The percentage error is then $$ \frac{\Delta k}{k} \times 100\% $$.

Given:

• Mass $$ m = 10 $$ g, with an accuracy of $$ \Delta m = 10 $$ mg. Convert to consistent units: $$ m = 10 $$ g = 10000 mg, so $$ \Delta m = 10 $$ mg. Thus,

$$ \frac{\Delta m}{m} = \frac{10}{10000} = 0.001 $$

• Time for 50 oscillations is $$ t = 60 $$ s, measured with a watch of resolution 2 s. The resolution indicates the least count, so the absolute error in time measurement is $$ \Delta t = 2 $$ s.
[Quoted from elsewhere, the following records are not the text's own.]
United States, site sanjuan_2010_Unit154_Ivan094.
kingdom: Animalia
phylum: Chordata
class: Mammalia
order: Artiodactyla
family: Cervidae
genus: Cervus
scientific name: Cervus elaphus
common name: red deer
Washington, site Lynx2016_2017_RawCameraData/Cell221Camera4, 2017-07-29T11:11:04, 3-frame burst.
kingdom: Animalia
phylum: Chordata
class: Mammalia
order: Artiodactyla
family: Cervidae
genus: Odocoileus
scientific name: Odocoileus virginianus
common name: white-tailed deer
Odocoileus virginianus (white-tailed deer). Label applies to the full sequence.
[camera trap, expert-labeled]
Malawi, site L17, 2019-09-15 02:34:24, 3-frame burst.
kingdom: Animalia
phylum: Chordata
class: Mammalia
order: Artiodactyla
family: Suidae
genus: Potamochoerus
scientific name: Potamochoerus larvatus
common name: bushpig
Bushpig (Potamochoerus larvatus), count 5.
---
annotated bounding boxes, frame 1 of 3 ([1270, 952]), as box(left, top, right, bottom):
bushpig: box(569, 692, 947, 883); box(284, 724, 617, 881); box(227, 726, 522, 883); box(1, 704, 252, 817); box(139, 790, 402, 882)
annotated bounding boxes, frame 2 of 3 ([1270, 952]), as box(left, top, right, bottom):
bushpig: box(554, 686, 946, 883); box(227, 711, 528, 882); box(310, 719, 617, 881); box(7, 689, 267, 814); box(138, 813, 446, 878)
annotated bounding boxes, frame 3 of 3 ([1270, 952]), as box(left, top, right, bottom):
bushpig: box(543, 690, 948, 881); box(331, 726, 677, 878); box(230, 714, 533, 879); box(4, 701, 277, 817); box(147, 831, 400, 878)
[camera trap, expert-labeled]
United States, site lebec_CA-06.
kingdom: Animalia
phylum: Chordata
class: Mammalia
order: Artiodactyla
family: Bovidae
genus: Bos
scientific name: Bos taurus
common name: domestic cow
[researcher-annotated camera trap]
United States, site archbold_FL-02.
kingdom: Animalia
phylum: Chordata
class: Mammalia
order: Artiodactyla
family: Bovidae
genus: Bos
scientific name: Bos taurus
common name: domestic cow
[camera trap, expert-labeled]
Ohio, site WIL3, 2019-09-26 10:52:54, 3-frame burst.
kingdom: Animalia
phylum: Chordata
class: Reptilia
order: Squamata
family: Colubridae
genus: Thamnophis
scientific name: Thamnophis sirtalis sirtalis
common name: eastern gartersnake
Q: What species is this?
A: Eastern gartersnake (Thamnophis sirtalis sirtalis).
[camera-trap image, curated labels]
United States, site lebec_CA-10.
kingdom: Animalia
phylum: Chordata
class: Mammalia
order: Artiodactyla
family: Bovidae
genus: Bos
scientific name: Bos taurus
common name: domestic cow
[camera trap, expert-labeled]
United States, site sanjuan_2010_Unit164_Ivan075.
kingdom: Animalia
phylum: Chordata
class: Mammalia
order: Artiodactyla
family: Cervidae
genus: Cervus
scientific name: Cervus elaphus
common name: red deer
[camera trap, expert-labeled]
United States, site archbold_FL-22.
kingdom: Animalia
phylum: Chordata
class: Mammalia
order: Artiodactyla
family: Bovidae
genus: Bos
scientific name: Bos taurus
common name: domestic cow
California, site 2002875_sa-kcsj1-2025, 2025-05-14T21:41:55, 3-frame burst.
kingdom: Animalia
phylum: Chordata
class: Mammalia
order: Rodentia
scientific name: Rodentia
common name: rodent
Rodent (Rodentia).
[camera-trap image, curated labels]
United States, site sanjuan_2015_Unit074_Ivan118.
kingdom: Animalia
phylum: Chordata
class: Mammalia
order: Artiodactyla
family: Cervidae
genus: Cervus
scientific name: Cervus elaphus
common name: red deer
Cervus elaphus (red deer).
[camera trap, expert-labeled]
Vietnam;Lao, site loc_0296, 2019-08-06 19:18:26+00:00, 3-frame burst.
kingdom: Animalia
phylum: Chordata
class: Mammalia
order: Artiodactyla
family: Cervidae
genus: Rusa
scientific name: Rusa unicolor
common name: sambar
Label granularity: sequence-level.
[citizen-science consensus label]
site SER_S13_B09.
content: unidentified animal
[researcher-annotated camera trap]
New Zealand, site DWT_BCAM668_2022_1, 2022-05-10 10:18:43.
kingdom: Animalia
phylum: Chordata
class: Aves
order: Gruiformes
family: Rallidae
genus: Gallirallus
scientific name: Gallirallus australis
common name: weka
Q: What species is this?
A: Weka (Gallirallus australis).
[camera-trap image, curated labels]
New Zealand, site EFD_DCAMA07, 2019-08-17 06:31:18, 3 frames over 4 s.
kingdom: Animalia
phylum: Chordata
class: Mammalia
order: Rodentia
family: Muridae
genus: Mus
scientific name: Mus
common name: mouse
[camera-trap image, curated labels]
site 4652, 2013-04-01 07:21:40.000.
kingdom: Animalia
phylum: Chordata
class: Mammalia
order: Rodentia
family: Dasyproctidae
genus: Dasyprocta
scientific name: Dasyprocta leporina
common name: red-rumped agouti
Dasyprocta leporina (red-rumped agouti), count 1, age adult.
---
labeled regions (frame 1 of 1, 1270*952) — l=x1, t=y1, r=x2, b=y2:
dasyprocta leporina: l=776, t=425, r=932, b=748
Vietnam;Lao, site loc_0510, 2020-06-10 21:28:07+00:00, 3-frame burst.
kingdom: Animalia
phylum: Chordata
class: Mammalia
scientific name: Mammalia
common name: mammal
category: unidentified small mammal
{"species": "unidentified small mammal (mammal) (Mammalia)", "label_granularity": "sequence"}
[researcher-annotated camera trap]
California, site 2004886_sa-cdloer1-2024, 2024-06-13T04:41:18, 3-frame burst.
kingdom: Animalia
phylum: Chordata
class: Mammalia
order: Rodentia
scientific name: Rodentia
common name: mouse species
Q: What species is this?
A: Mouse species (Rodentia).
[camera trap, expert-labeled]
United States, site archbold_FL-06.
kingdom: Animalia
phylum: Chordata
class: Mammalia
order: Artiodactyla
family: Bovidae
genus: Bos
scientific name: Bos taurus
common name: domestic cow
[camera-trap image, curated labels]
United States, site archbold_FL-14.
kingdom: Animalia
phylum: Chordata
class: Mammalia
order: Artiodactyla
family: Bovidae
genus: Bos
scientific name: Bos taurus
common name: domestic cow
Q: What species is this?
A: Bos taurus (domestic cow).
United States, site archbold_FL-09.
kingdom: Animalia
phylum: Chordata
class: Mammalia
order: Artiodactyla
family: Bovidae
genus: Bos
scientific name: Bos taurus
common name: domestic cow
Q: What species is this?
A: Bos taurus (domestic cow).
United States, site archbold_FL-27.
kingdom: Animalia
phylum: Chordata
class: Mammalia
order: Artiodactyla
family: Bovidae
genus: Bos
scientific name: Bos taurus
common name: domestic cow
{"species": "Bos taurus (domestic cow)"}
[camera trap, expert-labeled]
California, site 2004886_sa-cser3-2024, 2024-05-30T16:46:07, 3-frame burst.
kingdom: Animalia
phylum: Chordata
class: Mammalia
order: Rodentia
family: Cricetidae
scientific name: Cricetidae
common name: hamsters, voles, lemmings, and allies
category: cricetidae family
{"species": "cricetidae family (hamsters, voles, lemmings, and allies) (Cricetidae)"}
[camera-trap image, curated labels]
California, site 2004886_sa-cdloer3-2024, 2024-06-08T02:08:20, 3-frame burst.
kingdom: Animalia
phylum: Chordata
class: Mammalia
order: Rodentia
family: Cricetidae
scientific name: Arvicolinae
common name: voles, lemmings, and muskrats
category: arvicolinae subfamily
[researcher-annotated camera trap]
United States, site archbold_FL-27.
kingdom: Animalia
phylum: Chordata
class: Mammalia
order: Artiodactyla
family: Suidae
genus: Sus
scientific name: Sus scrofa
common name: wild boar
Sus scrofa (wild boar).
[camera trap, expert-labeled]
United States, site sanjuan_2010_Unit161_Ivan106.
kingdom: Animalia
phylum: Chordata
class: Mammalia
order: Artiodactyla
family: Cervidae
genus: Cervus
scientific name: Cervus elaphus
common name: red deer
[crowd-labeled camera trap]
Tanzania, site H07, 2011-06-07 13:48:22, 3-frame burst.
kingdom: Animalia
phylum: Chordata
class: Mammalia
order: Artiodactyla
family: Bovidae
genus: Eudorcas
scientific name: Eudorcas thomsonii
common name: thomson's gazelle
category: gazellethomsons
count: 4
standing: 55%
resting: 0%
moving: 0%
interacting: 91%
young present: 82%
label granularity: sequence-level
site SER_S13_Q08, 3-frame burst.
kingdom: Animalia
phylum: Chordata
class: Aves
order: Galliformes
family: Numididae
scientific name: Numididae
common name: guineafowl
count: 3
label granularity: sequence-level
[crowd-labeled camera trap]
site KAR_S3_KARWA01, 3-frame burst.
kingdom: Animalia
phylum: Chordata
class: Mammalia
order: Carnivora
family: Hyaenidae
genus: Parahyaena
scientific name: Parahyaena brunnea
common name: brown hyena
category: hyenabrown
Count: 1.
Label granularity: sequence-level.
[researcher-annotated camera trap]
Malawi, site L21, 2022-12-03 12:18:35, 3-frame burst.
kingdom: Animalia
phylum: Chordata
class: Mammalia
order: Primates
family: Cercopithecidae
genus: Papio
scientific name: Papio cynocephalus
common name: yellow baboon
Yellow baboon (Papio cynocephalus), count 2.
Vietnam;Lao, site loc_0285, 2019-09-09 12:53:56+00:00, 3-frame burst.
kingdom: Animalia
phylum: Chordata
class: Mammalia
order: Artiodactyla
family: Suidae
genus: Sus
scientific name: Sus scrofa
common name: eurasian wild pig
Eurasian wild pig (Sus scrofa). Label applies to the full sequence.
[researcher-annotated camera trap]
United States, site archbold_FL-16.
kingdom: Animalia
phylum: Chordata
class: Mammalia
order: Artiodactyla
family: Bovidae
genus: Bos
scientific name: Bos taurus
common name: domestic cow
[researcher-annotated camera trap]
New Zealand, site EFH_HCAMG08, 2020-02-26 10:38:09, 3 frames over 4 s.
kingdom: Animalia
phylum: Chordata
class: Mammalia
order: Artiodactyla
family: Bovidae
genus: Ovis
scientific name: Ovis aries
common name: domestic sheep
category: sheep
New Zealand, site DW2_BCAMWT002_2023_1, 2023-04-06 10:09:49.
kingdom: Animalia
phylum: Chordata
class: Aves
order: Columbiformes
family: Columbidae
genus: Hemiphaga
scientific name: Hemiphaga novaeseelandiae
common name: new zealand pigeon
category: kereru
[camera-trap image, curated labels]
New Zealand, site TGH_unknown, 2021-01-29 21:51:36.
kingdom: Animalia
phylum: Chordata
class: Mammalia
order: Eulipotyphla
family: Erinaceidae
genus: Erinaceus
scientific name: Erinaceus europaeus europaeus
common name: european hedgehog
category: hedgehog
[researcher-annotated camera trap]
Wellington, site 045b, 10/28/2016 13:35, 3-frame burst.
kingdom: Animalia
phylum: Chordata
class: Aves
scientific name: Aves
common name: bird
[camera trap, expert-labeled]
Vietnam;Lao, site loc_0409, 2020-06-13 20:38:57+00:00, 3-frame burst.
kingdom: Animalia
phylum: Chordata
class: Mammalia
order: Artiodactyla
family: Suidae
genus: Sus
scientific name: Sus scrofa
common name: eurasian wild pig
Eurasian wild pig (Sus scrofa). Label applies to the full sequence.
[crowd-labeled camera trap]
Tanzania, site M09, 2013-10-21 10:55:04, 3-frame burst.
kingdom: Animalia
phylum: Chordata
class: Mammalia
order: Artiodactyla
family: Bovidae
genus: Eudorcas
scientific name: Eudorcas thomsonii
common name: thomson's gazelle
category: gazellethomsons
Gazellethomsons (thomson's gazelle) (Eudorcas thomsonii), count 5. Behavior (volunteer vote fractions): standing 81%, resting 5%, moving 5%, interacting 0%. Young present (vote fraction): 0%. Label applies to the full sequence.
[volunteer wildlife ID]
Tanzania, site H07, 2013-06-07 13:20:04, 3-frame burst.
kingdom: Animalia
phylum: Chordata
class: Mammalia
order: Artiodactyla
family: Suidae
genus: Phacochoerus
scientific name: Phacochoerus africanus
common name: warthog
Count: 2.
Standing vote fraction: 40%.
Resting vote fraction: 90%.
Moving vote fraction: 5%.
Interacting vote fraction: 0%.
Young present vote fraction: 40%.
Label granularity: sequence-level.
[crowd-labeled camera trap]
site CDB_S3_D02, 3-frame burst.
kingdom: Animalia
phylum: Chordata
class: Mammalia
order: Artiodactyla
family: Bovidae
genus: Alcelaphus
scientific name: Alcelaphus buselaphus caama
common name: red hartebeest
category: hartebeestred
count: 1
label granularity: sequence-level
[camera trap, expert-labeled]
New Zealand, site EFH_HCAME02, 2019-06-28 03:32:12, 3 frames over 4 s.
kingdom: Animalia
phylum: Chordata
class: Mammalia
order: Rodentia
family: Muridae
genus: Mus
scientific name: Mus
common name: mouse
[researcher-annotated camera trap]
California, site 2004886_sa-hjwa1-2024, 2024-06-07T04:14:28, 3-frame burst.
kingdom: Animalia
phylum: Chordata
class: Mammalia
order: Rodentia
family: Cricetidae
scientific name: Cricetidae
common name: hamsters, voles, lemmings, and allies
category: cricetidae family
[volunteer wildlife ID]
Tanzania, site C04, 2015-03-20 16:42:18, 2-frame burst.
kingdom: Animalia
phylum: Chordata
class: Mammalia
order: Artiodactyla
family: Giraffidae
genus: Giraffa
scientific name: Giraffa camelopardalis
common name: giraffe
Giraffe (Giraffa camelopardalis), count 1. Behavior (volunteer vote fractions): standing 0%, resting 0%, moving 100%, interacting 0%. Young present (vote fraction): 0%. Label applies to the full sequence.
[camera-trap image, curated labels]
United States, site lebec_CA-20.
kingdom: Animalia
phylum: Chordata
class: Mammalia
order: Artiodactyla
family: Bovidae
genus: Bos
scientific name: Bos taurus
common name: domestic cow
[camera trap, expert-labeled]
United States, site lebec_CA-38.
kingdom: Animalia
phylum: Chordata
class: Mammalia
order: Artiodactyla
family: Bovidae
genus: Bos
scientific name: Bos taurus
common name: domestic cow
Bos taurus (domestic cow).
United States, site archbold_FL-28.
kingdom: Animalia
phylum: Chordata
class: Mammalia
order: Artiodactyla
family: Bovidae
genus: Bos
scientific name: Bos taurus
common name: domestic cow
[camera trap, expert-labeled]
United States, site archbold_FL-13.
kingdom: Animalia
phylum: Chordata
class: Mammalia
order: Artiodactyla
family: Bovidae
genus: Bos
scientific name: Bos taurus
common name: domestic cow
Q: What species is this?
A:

The time period $$ T $$ is calculated as:

$$ T = \frac{t}{n} = \frac{60}{50} = 1.2 \text{ s} $$

Since $$ T = \frac{t}{n} $$ and $$ n = 50 $$ is exact, the relative error in $$ T $$ is the same as in $$ t $$:

$$ \frac{\Delta T}{T} = \frac{\Delta t}{t} = \frac{2}{60} = \frac{1}{30} $$

Now, substitute into the error formula:

$$ \frac{\Delta k}{k} = \left| 0.001 \right| + \left| 2 \times \frac{1}{30} \right| = 0.001 + \frac{2}{30} = 0.001 + \frac{1}{15} $$

Compute $$ \frac{1}{15} = 0.0666667 $$, so:

$$ \frac{\Delta k}{k} = 0.001 + 0.0666667 = 0.0676667 $$

Percentage error:

$$ 0.0676667 \times 100 = 6.76667\% $$

Rounding to two decimal places gives 6.77%, but the closest option is 6.76%. Using fractions:

$$ \frac{\Delta k}{k} = \frac{1}{1000} + \frac{1}{15} = \frac{15 + 1000}{15000} = \frac{1015}{15000} = \frac{203}{3000} $$

Percentage error:

$$ \frac{203}{3000} \times 100 = \frac{203}{30} = 6.7666...\% $$

This value matches option D, 6.76%.

Thus, the percentage error in the determination of the spring constant is 6.76%.